“Academic histories mostly centered around the Dunning School,” McEwan says of the historiographical school of thought conceived by scholar William Archibald Dunning. It concluded that Reconstruction was a terrible mistake, which helped validate the film’s message, McEwan added.
Shortly after the Los Angeles launch, Thomas Dixon Jr. convinced President Wilson to screen the movie inside the White House, arguably the first time that was ever done. President Wilson reportedly said of the film, “It is like writing history with lightning. And my only regret is that it is all so terribly true.”
Although the quote’s authenticity has been disputed, there is no debate where Wilson stood on the issue of race. “He re-segregated the civil service,” says McEwan. “It’s not unreasonable to conclude that he thought the film was amazing.” And of course, a movie screened at the White House was going to be perceived as an endorsement of the film; one white supremacist in Georgia understood this implicitly.
William Joseph Simmons is considered to be the founder of the 1915 modern Ku Klux Klan. While recovering from a car accident, the local preacher in Georgia followed the Birth of a Nation’s nationwide success. There were KKK-inspired aprons, costumes and regalia that glorified the defunct organization. Simmons seized on the film’s popularity to bolster the Klan’s appeal again.
It wasn’t just the fraught racial tensions that made the timing of a rebirth feasible. The way the film was made, with innovating editing techniques and close-up action shots, was captivating.
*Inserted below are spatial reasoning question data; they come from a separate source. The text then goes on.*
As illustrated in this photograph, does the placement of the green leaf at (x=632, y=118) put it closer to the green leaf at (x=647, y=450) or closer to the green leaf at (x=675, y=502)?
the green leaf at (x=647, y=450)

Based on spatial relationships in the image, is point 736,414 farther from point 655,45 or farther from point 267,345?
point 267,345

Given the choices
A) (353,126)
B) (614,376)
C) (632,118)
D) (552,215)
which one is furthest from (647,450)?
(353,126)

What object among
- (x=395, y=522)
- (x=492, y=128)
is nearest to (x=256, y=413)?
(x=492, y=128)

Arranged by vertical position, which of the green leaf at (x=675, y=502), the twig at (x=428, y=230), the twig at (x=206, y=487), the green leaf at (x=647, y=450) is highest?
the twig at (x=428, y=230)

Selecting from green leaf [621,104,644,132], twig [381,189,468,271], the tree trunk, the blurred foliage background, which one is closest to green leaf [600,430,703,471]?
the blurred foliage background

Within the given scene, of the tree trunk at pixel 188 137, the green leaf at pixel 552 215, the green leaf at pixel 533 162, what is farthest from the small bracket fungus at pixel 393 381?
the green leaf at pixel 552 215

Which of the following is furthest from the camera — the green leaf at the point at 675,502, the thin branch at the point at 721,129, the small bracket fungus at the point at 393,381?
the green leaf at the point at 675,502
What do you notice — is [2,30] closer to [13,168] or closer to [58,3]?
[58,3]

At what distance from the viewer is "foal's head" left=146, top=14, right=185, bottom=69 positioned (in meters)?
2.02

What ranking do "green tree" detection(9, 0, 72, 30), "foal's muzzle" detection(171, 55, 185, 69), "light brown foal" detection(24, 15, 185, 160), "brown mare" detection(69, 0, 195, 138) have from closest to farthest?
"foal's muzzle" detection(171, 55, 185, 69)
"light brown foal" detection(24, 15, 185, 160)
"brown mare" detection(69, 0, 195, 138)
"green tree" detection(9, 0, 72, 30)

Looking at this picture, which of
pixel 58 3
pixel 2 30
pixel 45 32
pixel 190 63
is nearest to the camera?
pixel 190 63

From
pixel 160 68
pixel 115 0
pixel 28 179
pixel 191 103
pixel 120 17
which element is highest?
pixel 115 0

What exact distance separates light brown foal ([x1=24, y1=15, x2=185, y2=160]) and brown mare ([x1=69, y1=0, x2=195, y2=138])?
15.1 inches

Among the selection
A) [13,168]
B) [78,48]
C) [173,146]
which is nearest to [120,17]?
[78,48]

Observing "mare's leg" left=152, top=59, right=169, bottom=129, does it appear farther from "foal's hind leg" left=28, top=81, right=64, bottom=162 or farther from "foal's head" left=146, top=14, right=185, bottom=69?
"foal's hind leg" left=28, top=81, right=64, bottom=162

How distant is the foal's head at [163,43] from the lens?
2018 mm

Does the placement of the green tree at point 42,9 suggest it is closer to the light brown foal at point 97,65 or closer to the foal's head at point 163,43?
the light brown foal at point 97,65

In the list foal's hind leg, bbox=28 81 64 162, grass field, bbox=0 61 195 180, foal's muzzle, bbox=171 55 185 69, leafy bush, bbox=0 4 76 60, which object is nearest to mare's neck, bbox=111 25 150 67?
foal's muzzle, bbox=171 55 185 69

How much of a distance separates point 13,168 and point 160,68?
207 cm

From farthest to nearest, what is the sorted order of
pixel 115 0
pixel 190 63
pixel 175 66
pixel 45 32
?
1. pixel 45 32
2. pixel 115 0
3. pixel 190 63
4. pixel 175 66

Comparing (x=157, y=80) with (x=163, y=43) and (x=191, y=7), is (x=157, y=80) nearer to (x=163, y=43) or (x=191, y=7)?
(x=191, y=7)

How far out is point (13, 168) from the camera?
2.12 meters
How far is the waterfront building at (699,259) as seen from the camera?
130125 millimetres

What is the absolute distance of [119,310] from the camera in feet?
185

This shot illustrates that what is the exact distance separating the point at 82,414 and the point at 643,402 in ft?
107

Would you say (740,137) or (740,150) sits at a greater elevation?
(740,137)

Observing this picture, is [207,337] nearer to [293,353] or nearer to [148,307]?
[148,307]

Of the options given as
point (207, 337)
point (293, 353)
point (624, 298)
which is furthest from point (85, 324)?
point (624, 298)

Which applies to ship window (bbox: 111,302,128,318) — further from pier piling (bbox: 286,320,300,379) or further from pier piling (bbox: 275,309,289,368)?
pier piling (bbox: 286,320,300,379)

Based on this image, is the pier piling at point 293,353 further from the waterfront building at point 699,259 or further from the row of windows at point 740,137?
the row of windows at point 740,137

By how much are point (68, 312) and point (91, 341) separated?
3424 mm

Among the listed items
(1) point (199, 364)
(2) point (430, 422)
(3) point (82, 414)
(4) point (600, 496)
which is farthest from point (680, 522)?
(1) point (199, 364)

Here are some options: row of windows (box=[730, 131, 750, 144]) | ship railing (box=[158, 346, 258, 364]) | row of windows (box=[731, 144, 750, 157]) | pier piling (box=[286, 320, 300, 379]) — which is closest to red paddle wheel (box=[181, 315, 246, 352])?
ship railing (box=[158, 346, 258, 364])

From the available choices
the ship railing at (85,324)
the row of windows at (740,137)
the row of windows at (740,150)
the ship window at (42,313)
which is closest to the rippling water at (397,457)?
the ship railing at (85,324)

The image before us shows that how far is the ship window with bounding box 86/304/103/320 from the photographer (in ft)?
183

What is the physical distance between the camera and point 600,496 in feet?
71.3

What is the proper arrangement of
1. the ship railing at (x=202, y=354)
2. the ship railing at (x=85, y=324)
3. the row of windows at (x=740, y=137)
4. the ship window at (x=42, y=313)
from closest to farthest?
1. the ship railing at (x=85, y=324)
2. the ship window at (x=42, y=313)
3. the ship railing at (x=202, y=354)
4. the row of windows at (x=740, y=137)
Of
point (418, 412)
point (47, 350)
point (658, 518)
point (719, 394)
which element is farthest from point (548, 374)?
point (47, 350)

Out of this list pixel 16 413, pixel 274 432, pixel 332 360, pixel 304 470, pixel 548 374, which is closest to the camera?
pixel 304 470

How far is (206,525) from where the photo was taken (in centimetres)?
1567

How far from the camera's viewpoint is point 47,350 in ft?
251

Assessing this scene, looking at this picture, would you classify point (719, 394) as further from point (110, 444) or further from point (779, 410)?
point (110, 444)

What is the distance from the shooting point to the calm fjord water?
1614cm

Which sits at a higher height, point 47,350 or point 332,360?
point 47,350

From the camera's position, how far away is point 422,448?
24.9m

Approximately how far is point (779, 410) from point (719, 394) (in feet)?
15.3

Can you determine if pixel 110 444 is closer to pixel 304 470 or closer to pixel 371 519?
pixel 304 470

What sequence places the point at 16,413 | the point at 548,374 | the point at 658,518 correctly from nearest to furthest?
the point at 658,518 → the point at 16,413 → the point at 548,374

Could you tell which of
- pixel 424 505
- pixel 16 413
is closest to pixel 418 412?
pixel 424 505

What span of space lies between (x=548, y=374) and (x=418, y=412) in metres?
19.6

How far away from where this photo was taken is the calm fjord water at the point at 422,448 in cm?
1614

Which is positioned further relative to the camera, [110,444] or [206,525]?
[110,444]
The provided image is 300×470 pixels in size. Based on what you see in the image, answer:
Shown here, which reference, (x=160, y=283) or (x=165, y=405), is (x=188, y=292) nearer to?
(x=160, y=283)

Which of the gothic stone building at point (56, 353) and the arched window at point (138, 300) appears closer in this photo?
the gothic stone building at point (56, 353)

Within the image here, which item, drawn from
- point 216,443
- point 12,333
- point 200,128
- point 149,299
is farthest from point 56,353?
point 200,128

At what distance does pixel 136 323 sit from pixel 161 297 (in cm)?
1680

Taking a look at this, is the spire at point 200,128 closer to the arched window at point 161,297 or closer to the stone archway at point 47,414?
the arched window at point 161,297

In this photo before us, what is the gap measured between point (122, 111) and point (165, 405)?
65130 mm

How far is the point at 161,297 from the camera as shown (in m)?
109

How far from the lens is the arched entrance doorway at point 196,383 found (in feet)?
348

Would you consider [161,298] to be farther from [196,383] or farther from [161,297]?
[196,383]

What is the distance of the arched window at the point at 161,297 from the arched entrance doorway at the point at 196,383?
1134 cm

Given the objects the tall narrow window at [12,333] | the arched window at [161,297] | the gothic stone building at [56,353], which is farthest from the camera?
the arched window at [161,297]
“People were taken to another planet,” says Dick Lehr, author of The Birth of a Nation: How a Legendary Filmmaker and Crusading Editor Reignited America’s Civil War. “The galloping Klan riding to the rescue. The pure spectacle of it all,” says Lehr, romanticized the KKK. The film bolstered the idea that the Klan was there to save the South from savage Black men raping white women, a racist myth that would be propagated for years, Lehr adds.